**Problem description**
Copy out all lines in the data below containing the string "scientific".

**Available data**
'''

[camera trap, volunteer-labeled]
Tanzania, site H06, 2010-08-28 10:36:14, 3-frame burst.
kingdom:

'''
'''

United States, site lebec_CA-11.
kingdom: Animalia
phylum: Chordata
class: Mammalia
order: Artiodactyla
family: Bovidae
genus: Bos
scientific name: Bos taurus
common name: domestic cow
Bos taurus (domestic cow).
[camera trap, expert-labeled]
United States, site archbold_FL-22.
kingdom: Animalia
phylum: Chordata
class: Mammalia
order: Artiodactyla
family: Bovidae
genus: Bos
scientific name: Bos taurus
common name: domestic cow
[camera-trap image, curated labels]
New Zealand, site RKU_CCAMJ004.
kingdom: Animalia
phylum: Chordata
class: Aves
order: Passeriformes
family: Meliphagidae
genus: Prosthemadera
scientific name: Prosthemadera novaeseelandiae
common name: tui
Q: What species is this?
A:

'''
'''

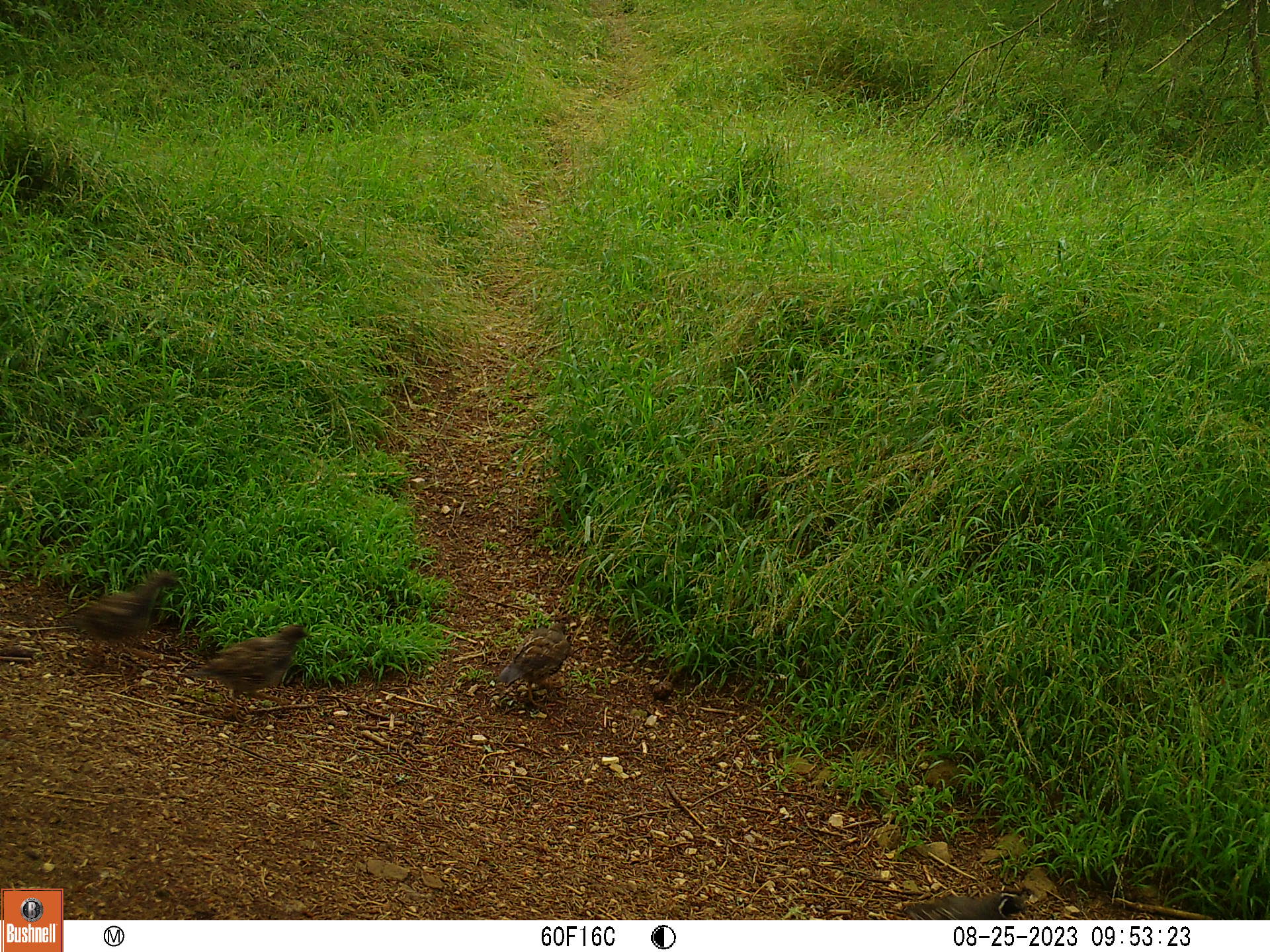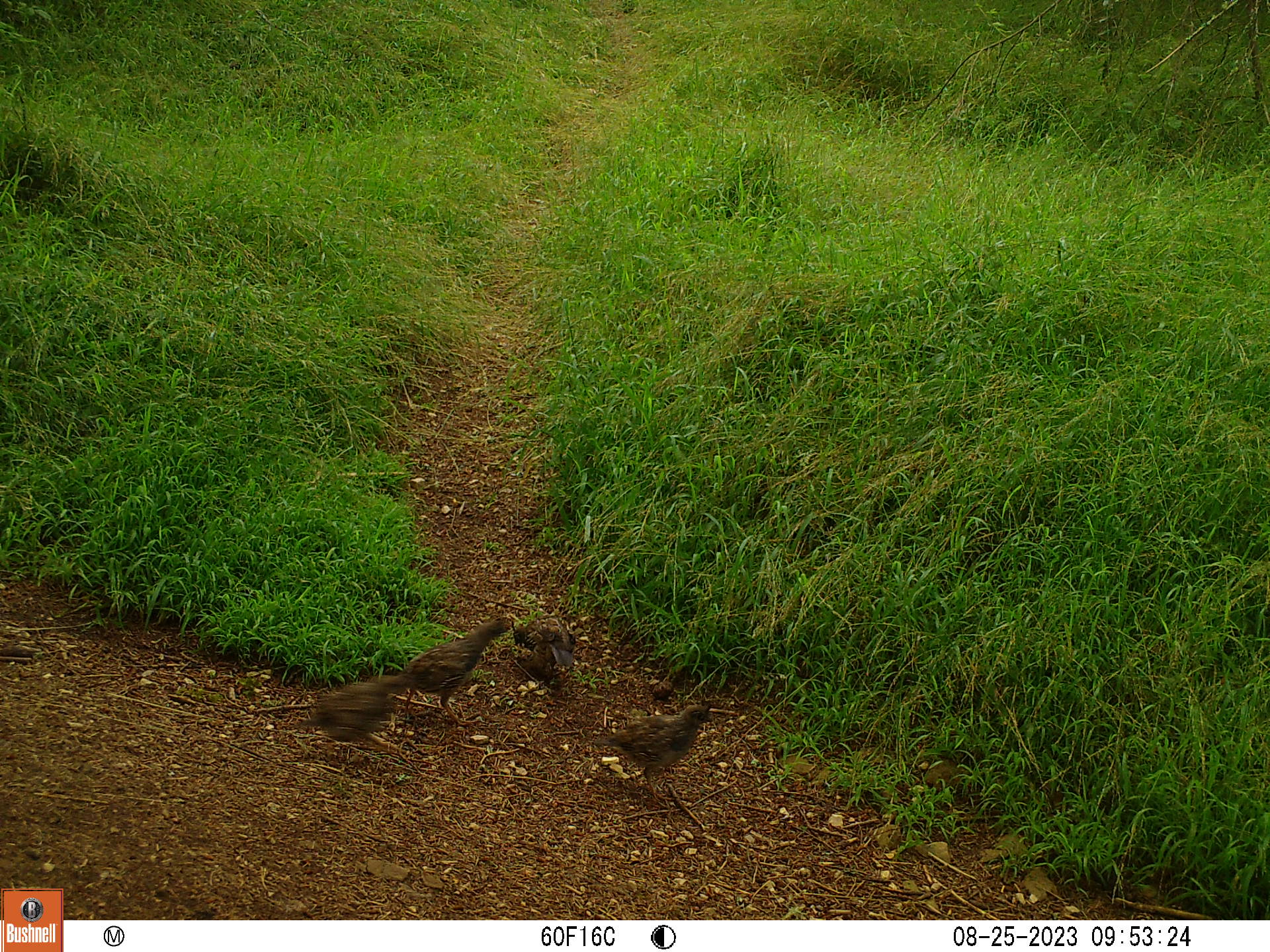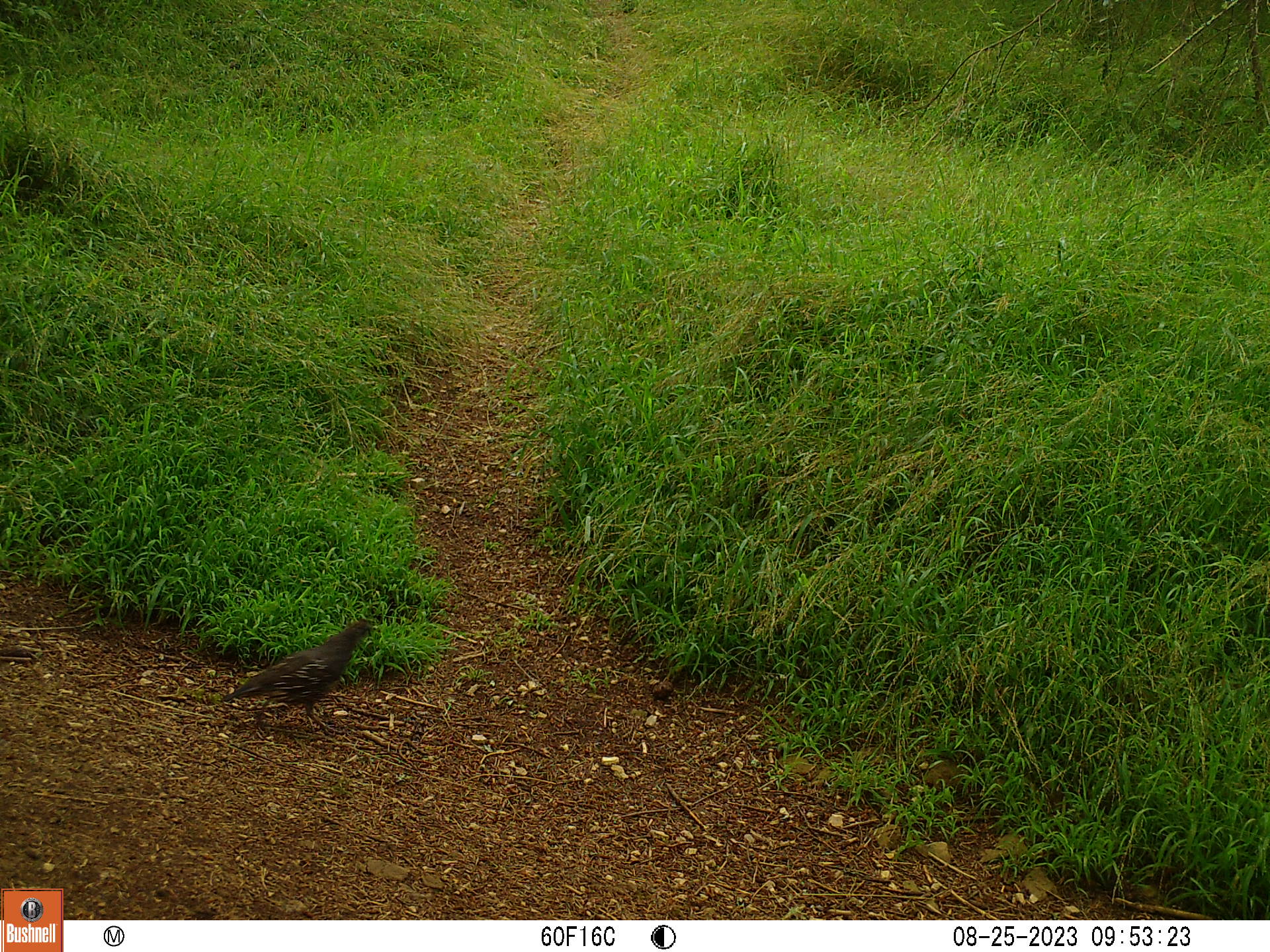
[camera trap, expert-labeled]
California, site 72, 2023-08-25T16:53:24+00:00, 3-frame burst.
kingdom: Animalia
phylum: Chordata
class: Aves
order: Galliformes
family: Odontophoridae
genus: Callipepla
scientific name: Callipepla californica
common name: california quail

'''

**Solution to the exercise**
scientific name: Bos taurus
scientific name: Bos taurus
scientific name: Prosthemadera novaeseelandiae
scientific name: Callipepla californica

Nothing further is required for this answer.